Este 23 de enero no ha tocado a las Fuerzas Armadas, ha mantenido incólume el resquebrajado poder de la tiranía, no ha terminado por asentar un nuevo sistema de gobierno y ni siquiera ha osado desalojar al tirano del palacio presidencial. Ha aceptado una vil forma de connivencia, tolerada e incluso promovida por los sectores políticos dominantes en la Asamblea Nacional, que apuestan, es nuestra percepción, a la integración de lo que he llamado “la sexta república”, un híbrido monstruoso de cuarta y quinta república.

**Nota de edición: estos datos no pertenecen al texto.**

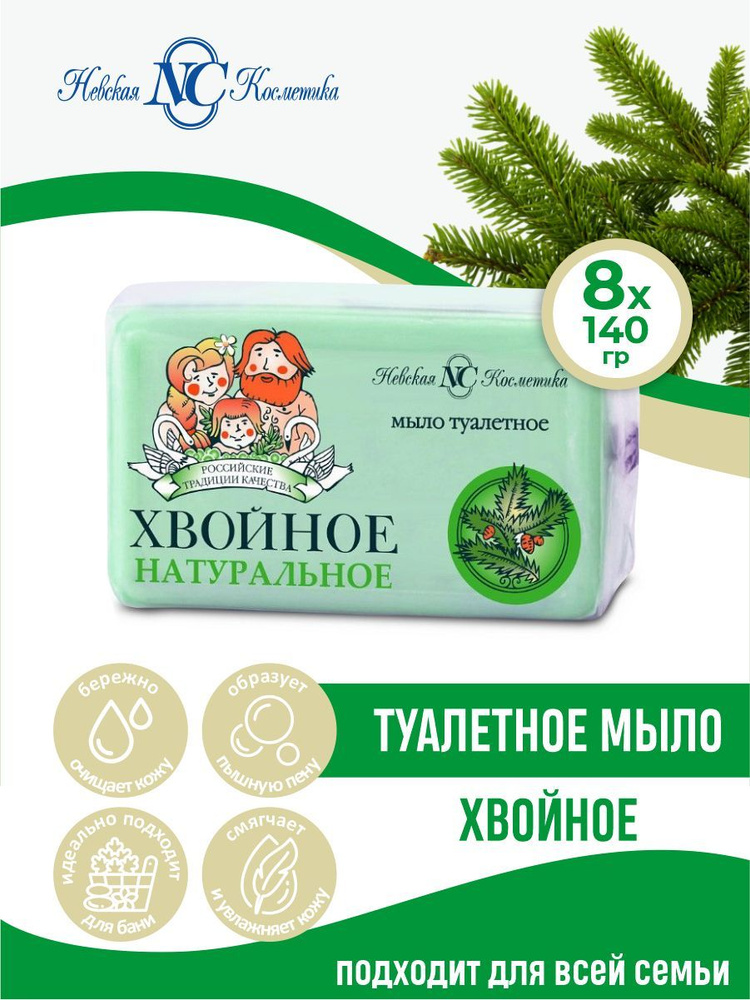 Невская Косметика Туалетное мыло Хвойное 140 гр. х 8 шт. #1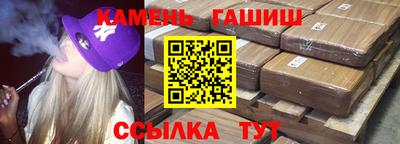 кокаин Партизанск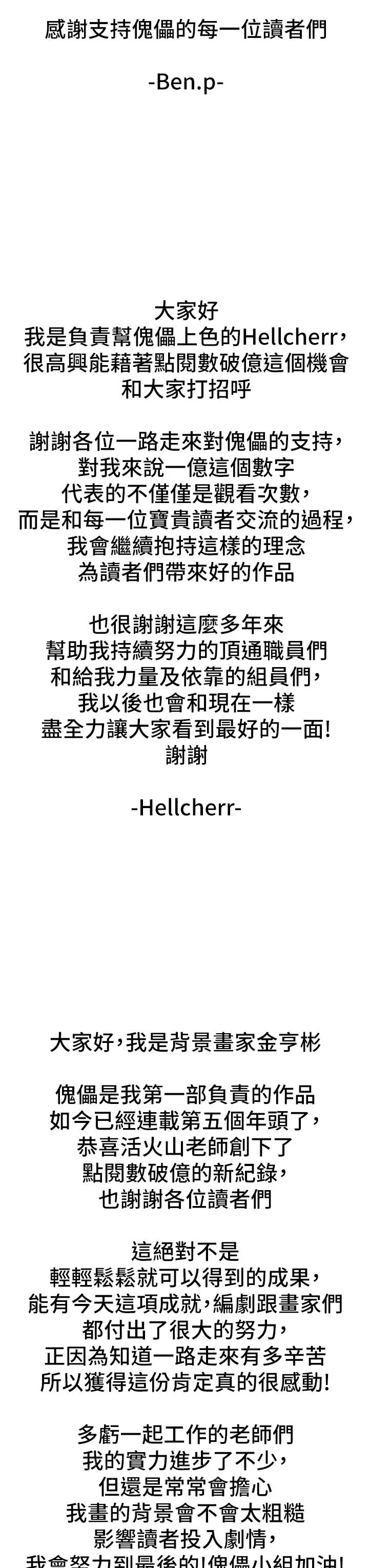 傀儡 - 第293话-不是不报，时候未到 - page 62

Cunde la certeza de que los partidos dominantes en la Asamblea Nacional no están satisfechos del paso dado por su presidente al aceptar, finalmente y luego de un largo trecho de titubeos, juramentarse como presidente interino de la República. Y se acrecienta la percepción de que quisieran comenzar por acortarle su período de gobierno y sacarlo del camino mediante la interesada manipulación del 233. Leguleyerías y tinterilladas que dejan intocado el problema de fondo: la necesidad urgente e imperiosa de desalojar del poder al tirano, poner en su sitio a las Fuerzas Armadas, destituir a Vladimir Padrino y a todo su alto mando, así como a todo el cuerpo ejecutivo, destituir a todo el cuerpo diplomático, nombrar un canciller, definir al equipo económico encargado de la reconstrucción y comenzar a ejercer el poder asumiendo la soberanía de la República.

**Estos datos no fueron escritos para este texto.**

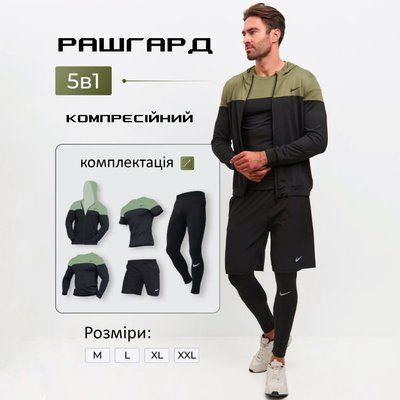 Мужской компрессионный костюм Kamo 5в1 : Рашгард, шорты, леггинсы, футболка, худи 42278700135 фото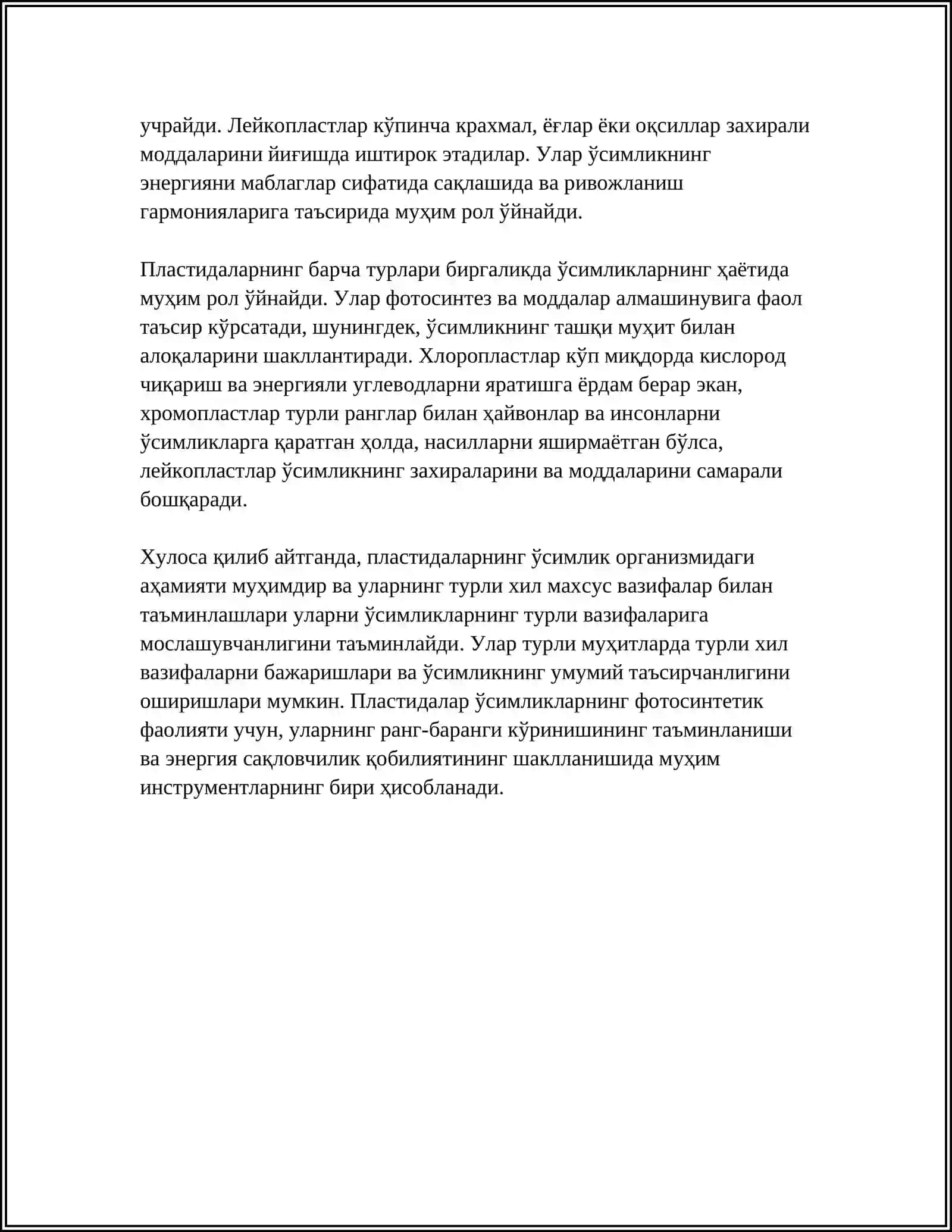 Пластидаларнинг турлари ва функциялари 4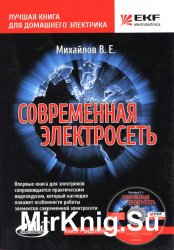 Современная электросеть. Книга + видеокурс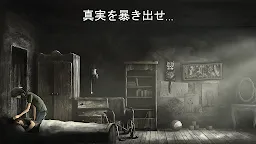 Screenshot 8: Lucid Dream Adventure（ルーシッドドリーム・アドベンチャー）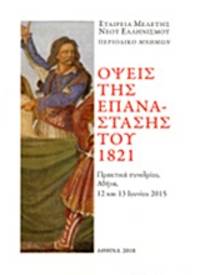  Opseis tes Epanastases tou 1821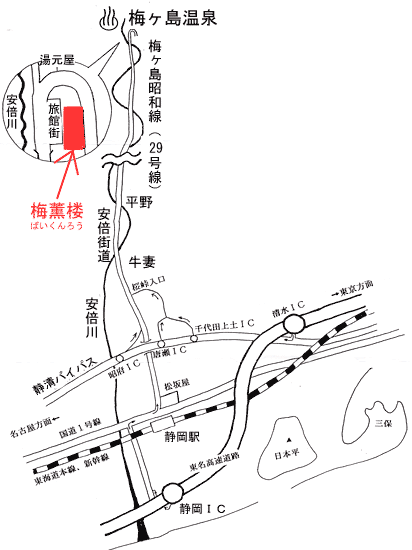 梅ヶ島温泉ホテル　梅薫楼（ばいくんろう）への概略アクセスマップ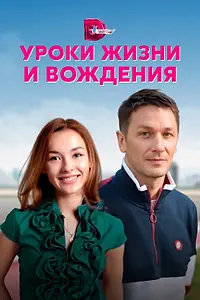 Главный постер сериала «Уроки жизни и вождения (2021)»
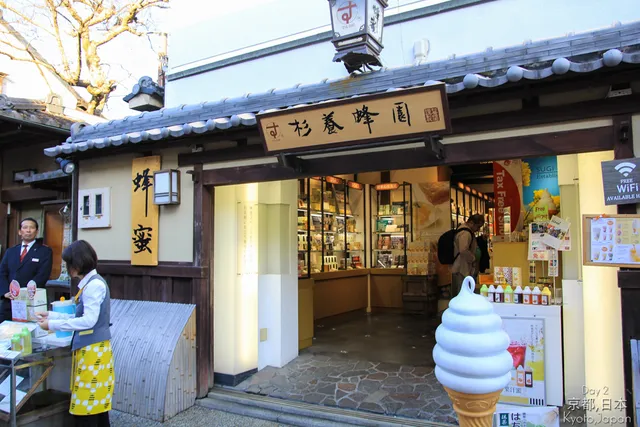 [Sugi Bee Garden] Kyoto Sanneizaka Store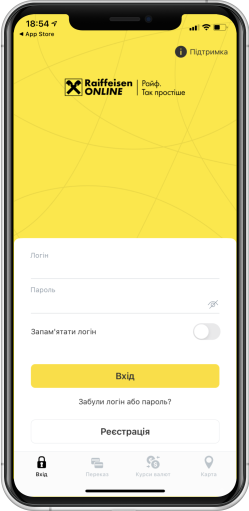 Прості блоки | Raiffeisen Bank Aval
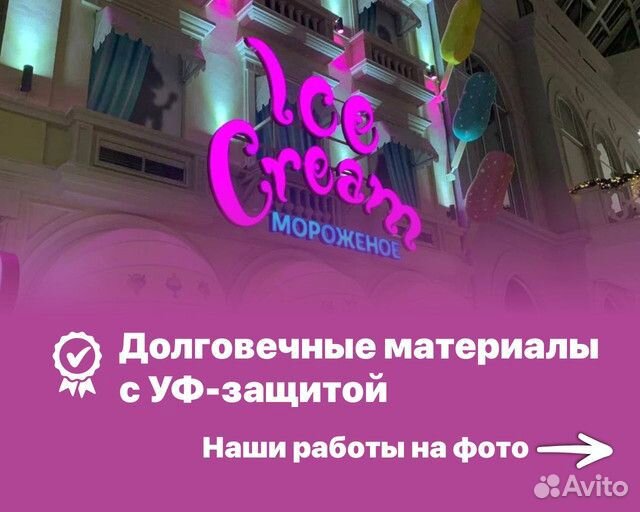 Вывеска. Буквы световые, Световые короба
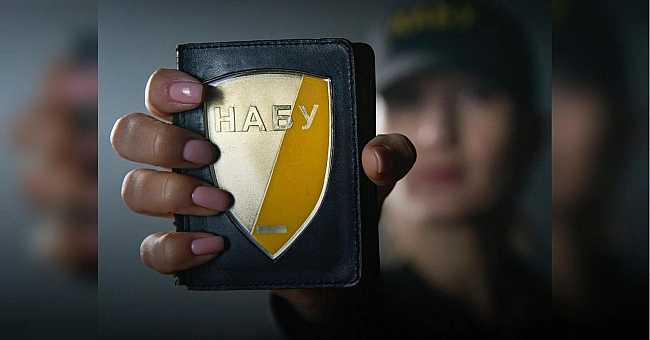 we.ua - Paдa пoвepнулa пoвнoвaжeння HAБУ тa CAП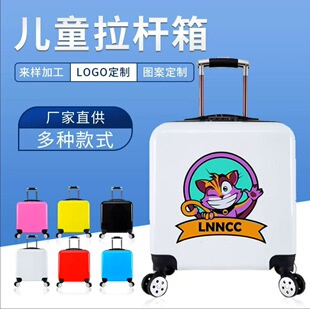 可定制logo行李箱18寸男女通用20寸登机箱万向轮密码箱机构礼品箱-阿里巴巴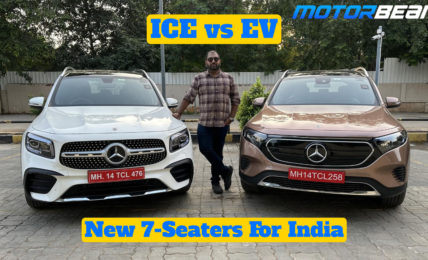 Mercedes GLB vs EQB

Ni siquiera se observa el respaldo pleno y absoluto de Leopoldo López a su pupilo Juan Guaidó, como cabría esperar, ni muchísimo menos la promulgación de una amnistía que termine poniéndolo en libertad a él, en primer lugar, y a todos nuestros presos políticos;  rehabilite a todos los inhabilitados y permita el regreso a la patria de todos nuestros políticos exiliados. En el colmo de la aceptación de este obsceno estado de cohabitación y concupiscencia, en vez de asumir el control de nuestro sistema exterior, la Asamblea Nacional ha decidido nombrar a sus paniaguados, familiares y amigotes que han huido del país, se han sumado a la estampida o se han acomodado a la vida sin restricciones de otras sociedades para que representen a este cuasi gobierno en el exterior. Así, quienes menos derecho tendrían de ser embajadores de la Venezuela liberada se ven gratificados con el estatus especial de la diplomacia.

Temo por el desgaste de nuestras fuerzas y el agotamiento de la buena voluntad internacional. Temo por nuestros cien años de soledad.